**Exercise details:** Print every line below exactly as written, but leave the pictures behind.

**Exercise data:**
■ ■ ■ ■ ■ ■ ■

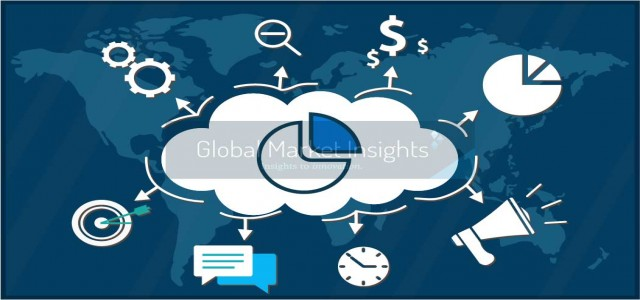 Trends of Multienterprise Supply Chain Business Networks Market Reviewed for 2020 with Industry Outlook to 2026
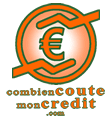 calculez le co�t r�el d'un cr�dit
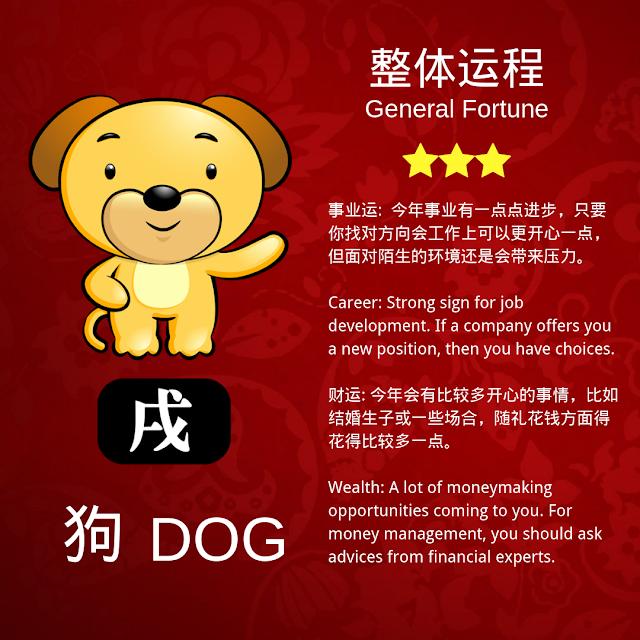 【2019】12生肖运程    Chinese Zodiac Prediction 15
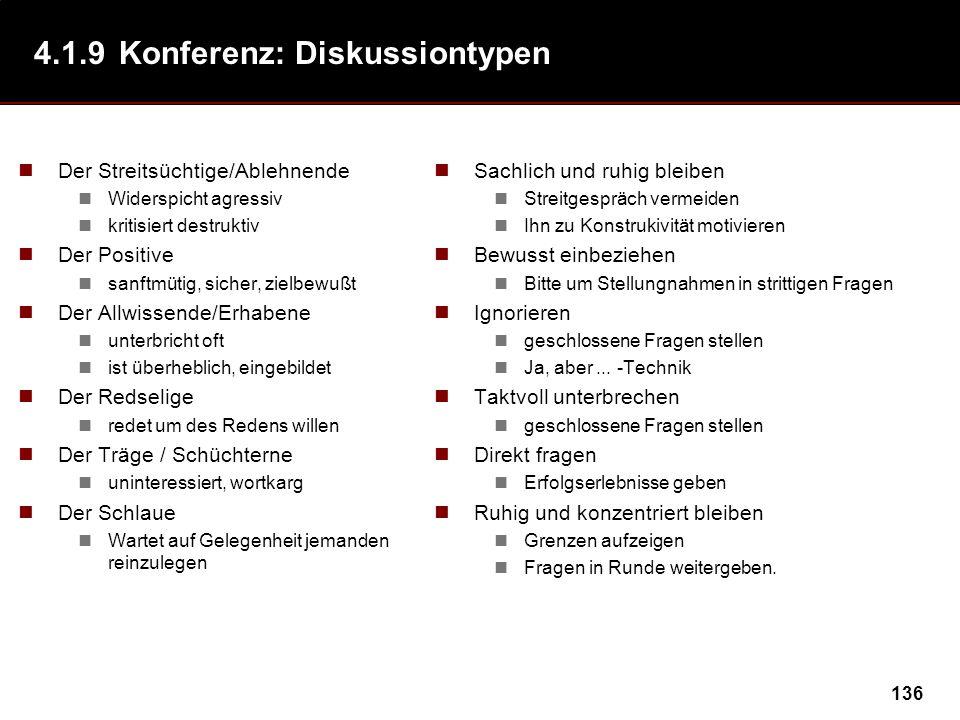 4.1.9 Konferenz: Diskussiontypen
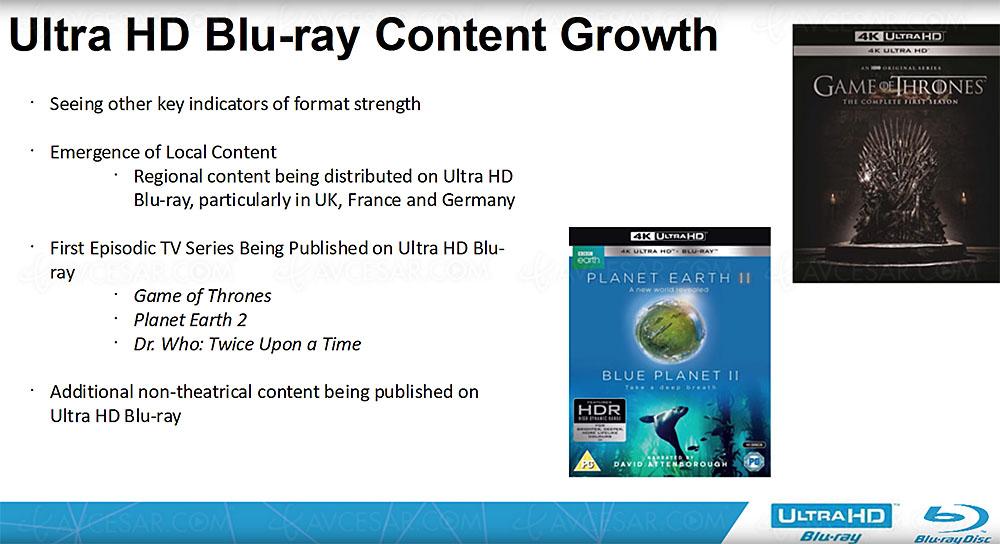 Ultra HD Blu-ray: nel 2022 se ne venderanno quasi 40 milioni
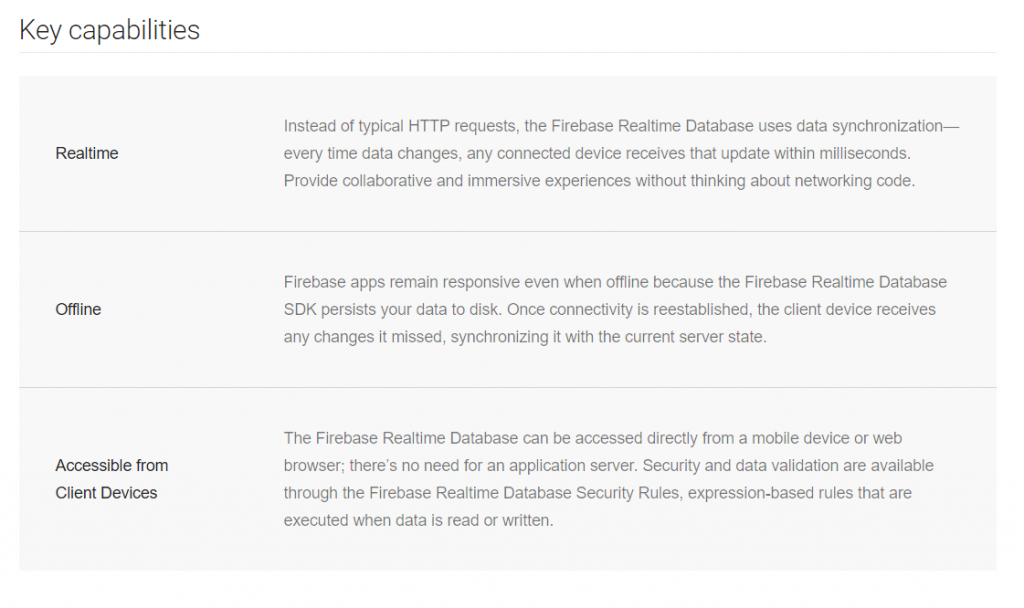 firebase-key-capabilities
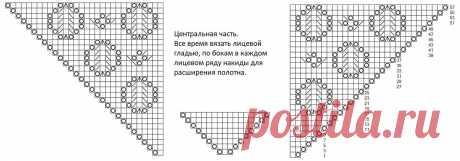 Полукруглая шаль с каймой без имени. Схема к моему дизайну.   Записки шалеманки   Яндекс Дзен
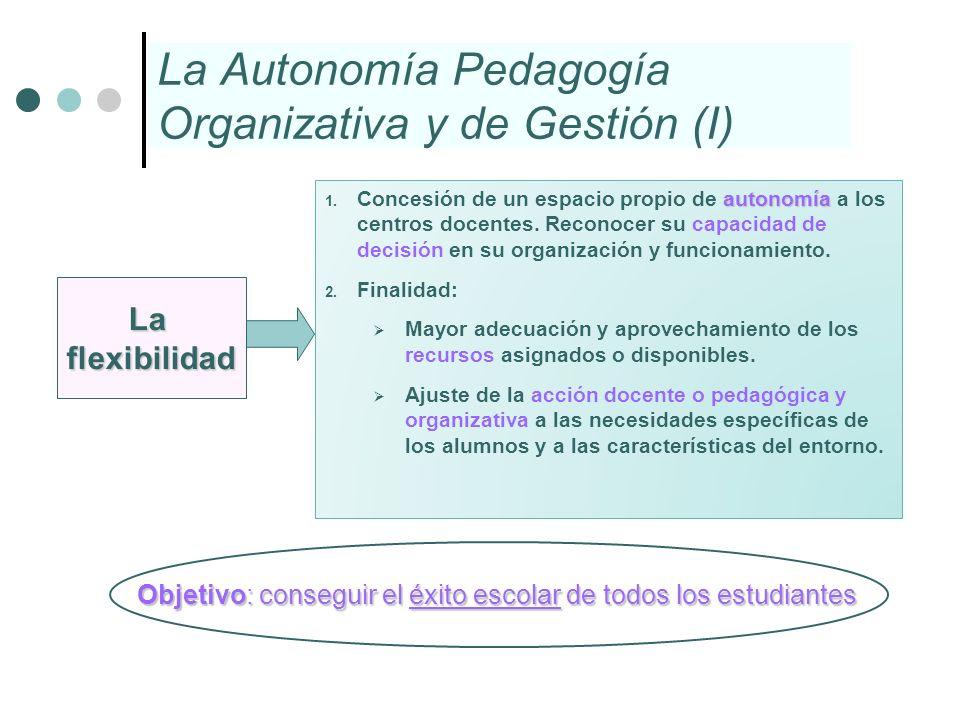 La Autonomía Pedagogía Organizativa y de Gestión (I)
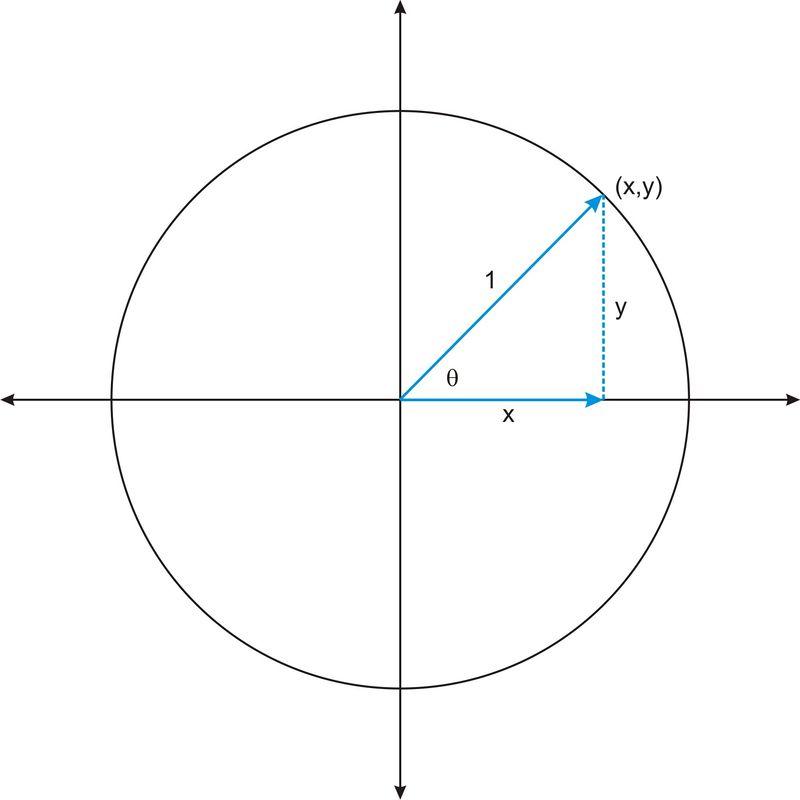 Pythagorean Identities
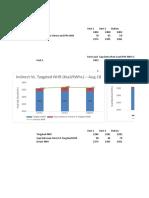 Copy of Extractine Pr Drop and HPH TTD-DCA Impact
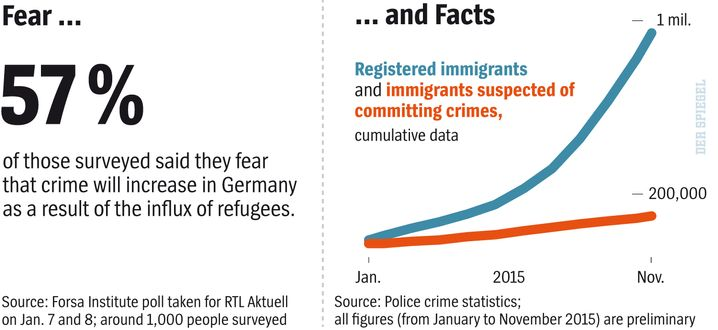 Fear and facts about crime committed by immigrants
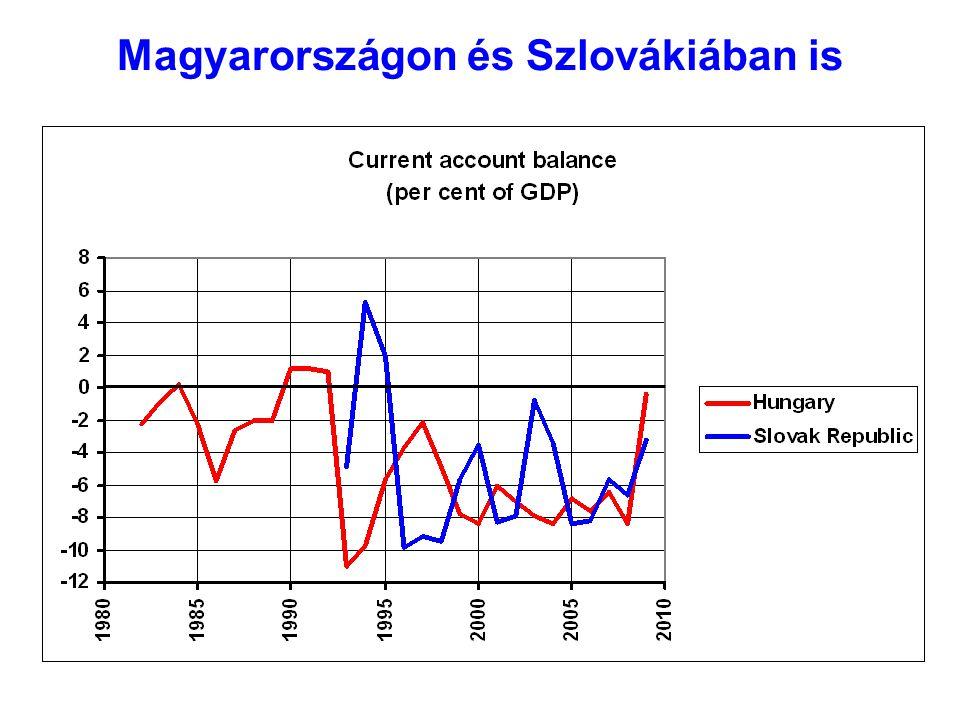 Magyarországon és Szlovákiában is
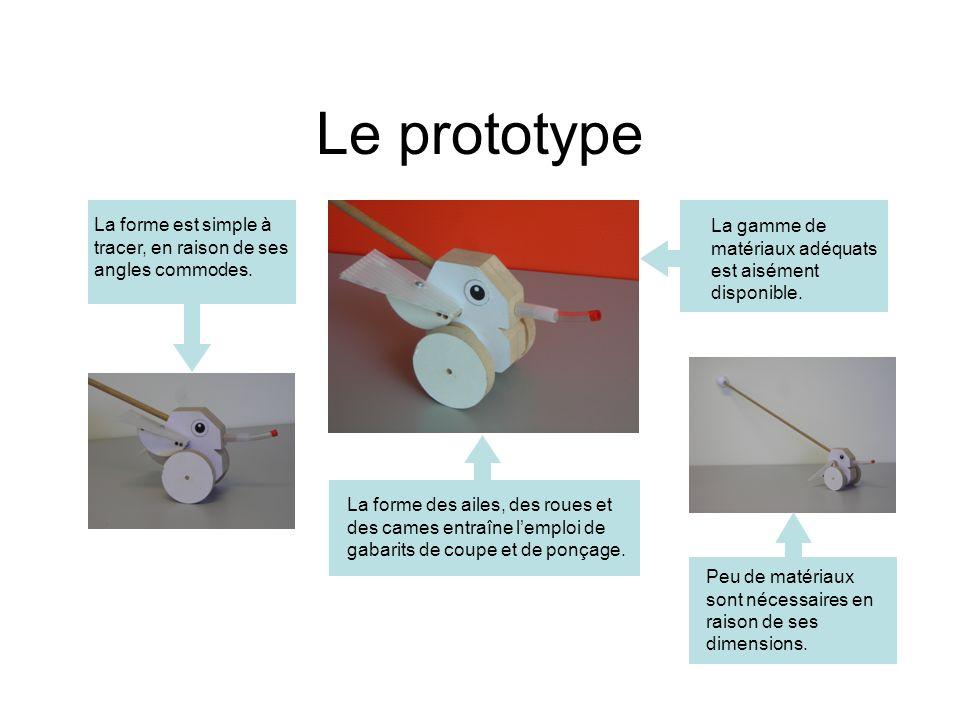 Le prototype La forme est simple à tracer, en raison de ses angles commodes. La forme des ailes, des roues et des cames entraîne lemploi de gabarits d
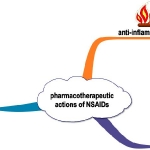 pharmacotherapeutic-actions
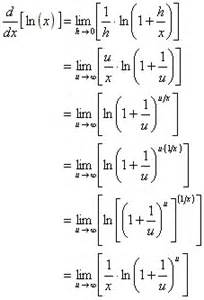 Ln Of Infinity Proof Of The Derivative Of Ln X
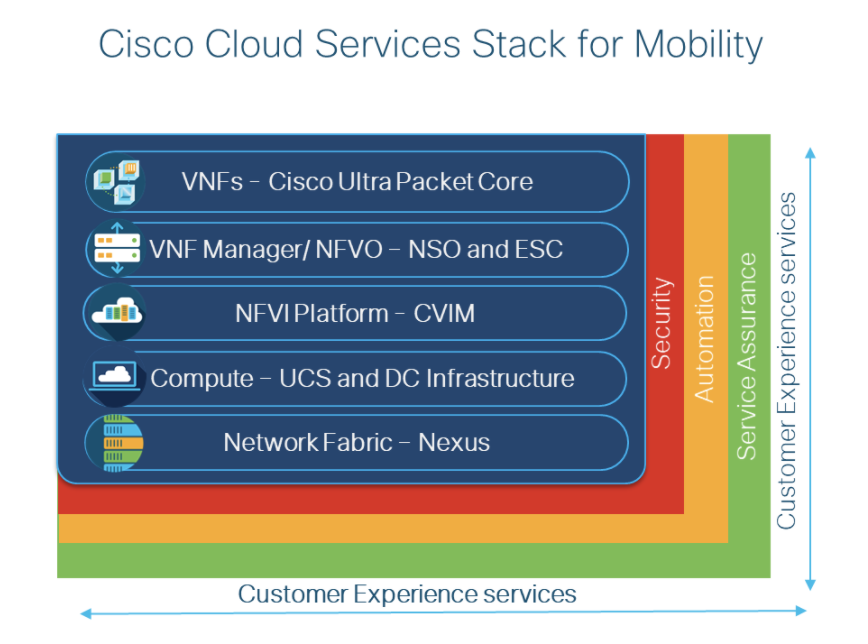 Cisco Cloud Services Stack for Mobility
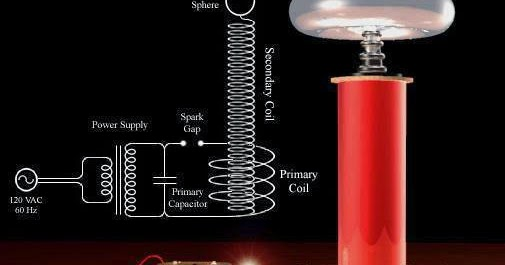 wiring diagram off grid solar system thermostat for electric furnace tesla coil ~ electrical engineering pics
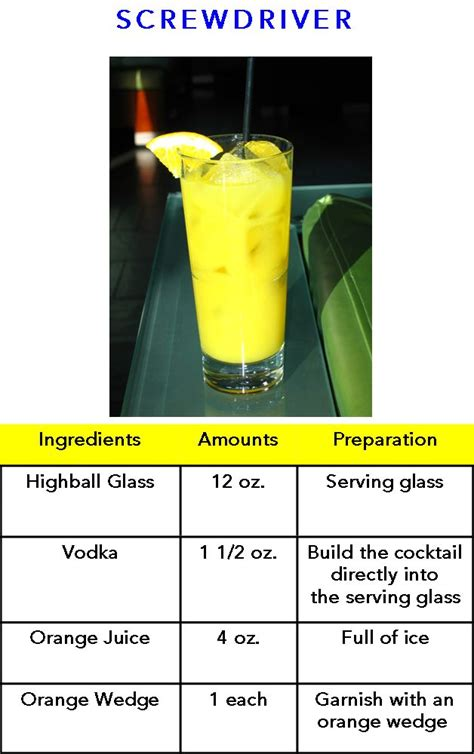 screwdriver recipe screwdriver drinks pinterest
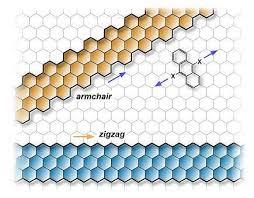 graphene-nanoribbons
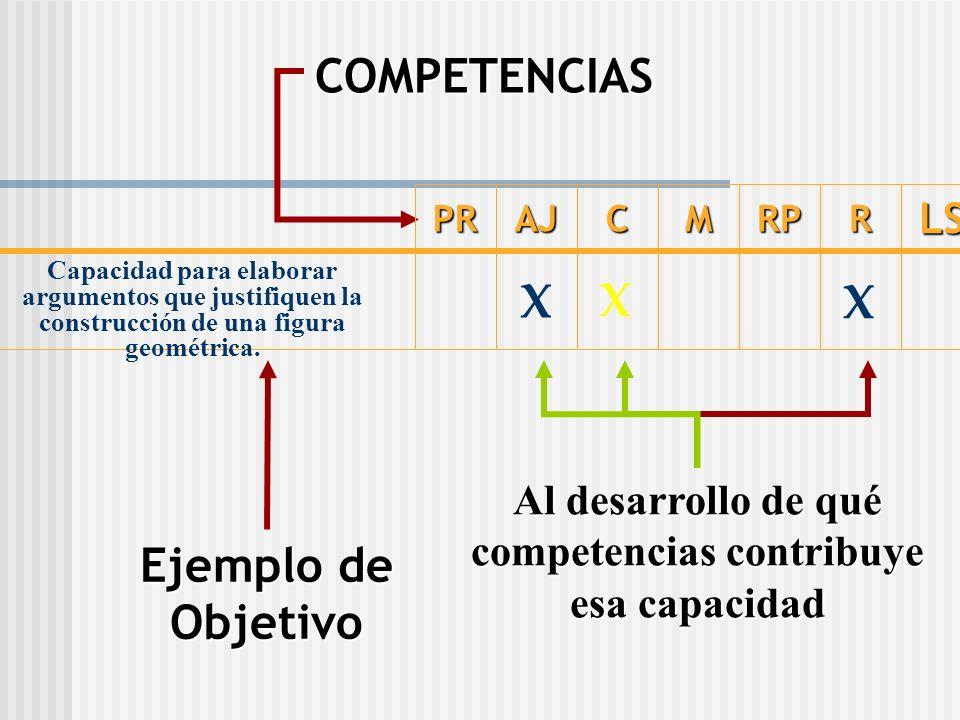 Al desarrollo de qué competencias contribuye esa capacidad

■ ■ ■ ■ ■ ■ ■

**Answer below:**
 Trends of Multienterprise Supply Chain Business Networks Market Reviewed for 2020 with Industry Outlook to 2026
 calculez le co�t r�el d'un cr�dit
 【2019】12生肖运程    Chinese Zodiac Prediction 15
 4.1.9 Konferenz: Diskussiontypen
 Ultra HD Blu-ray: nel 2022 se ne venderanno quasi 40 milioni
 firebase-key-capabilities
 Полукруглая шаль с каймой без имени. Схема к моему дизайну.   Записки шалеманки   Яндекс Дзен
 La Autonomía Pedagogía Organizativa y de Gestión (I)
 Pythagorean Identities
 Copy of Extractine Pr Drop and HPH TTD-DCA Impact
 Fear and facts about crime committed by immigrants
 Magyarországon és Szlovákiában is
 Le prototype La forme est simple à tracer, en raison de ses angles commodes. La forme des ailes, des roues et des cames entraîne lemploi de gabarits d
 pharmacotherapeutic-actions
 Ln Of Infinity Proof Of The Derivative Of Ln X
 Cisco Cloud Services Stack for Mobility
 wiring diagram off grid solar system thermostat for electric furnace tesla coil ~ electrical engineering pics
 screwdriver recipe screwdriver drinks pinterest
 graphene-nanoribbons
 Al desarrollo de qué competencias contribuye esa capacidad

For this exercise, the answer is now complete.